The debate started especially thanks to positive feedback from Marzahn-Hellersdorf’s residents who became enthusiastic cable car riders very soon after the cableway had been launched. Including the installation into BVG’s tariff system would further increase the cable car’s attractiveness and contribute to an optimal utilization of its capacity. However, whether or not a positive decision is made in this respect, LEITNER ropeways is going to continue operating the cable car until 2020 with a ten-year extension option.
Mexico City with its 9.6
In deciding whether to build a cableway, LEITNER ropeways’ Mexico City project serves as an example for the governments of many other cities. Mexico’s first urban cableway operating as part of the public transport system was launched in Mexico City in 2016. The installation is almost five kilometers long, consisting of two gondola lifts. For two years, it has been playing an important role in relieving the traffic situation in Ecatepec de Morelos, a densely populated part of Mexico City.

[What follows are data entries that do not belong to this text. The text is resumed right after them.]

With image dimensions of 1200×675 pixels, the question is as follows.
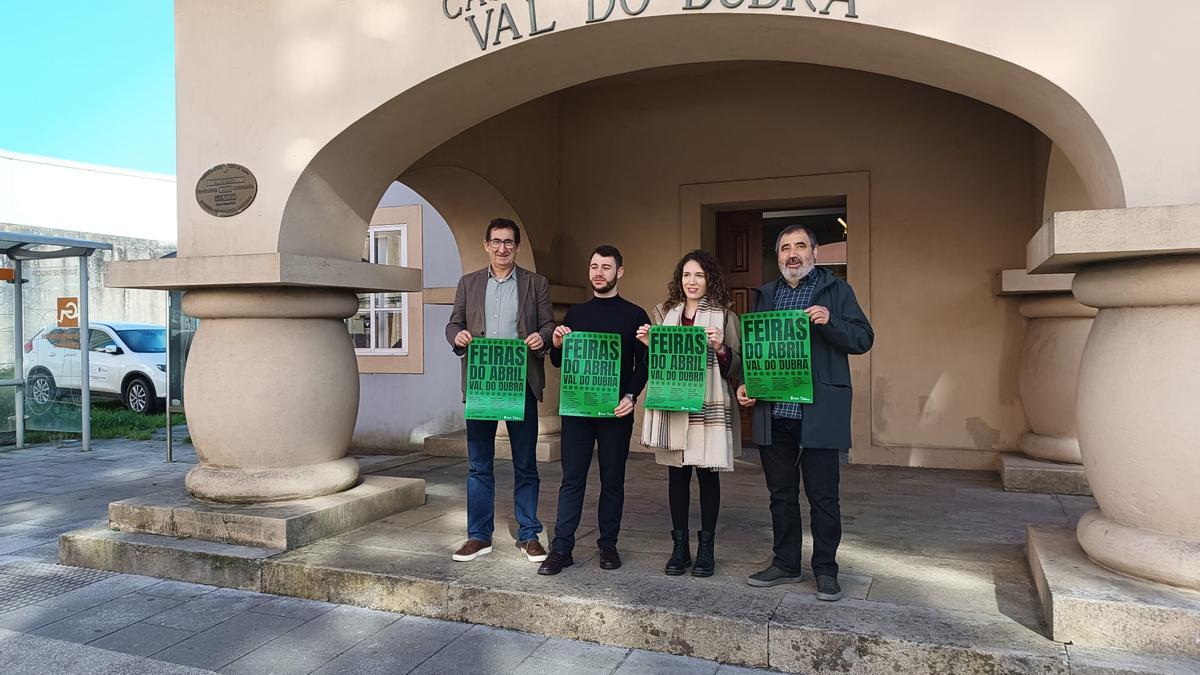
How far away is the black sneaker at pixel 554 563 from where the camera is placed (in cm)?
382

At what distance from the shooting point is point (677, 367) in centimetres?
364

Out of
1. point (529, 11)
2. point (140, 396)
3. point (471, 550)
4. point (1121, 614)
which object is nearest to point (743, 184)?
point (529, 11)

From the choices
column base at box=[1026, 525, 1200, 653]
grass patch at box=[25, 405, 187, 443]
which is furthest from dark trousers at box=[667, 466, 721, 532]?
grass patch at box=[25, 405, 187, 443]

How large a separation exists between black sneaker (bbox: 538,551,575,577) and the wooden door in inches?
184

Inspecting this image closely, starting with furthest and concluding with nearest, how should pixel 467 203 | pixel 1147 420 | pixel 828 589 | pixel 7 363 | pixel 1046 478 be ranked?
pixel 7 363 → pixel 467 203 → pixel 1046 478 → pixel 828 589 → pixel 1147 420

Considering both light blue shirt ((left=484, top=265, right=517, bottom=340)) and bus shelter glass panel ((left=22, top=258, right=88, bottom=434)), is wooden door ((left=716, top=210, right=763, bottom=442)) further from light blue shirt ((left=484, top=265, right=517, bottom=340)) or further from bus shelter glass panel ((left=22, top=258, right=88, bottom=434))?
bus shelter glass panel ((left=22, top=258, right=88, bottom=434))

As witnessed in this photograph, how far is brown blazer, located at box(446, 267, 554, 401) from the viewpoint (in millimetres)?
4137

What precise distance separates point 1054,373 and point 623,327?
3979 mm

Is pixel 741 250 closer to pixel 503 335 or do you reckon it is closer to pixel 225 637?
pixel 503 335

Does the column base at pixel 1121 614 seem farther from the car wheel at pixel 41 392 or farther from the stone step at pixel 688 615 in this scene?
the car wheel at pixel 41 392

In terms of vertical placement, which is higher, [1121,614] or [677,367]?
[677,367]

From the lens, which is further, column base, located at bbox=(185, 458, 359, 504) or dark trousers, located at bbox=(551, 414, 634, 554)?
column base, located at bbox=(185, 458, 359, 504)

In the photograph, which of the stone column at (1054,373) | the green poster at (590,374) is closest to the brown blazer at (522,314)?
the green poster at (590,374)

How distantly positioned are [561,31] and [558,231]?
173 inches
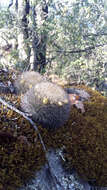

The lifts’ sections are approx. 2,900 and 1,800 meters long with seven stations where passengers can get on and off. 10-seater cabins overcome a height difference of 55 and 62 meters. LEITNER ropeways and the city’s administration paid special attention also to the installation’s attractive design. The stations, decorated by regional, as well as international, artists enliven the city’s landscape to this day and, in doing so, enhance it with art.
The installation operates 17 hours every day, transporting 3,000 persons per hour. As a clean, environmental and modern mobility solution, this connection simplifies and improves the lives of residents and visitors of Ecatepec de Morelos. Instead of standing 50 minutes in a traffic jam, the passengers can get to their main transport link for the inner-city area of Mexico City in less than 19 minutes. The figures speak clearly: the cableway is used by an average of 18,000 people a day, making the total number of passengers since October 2016 already 9.6 million.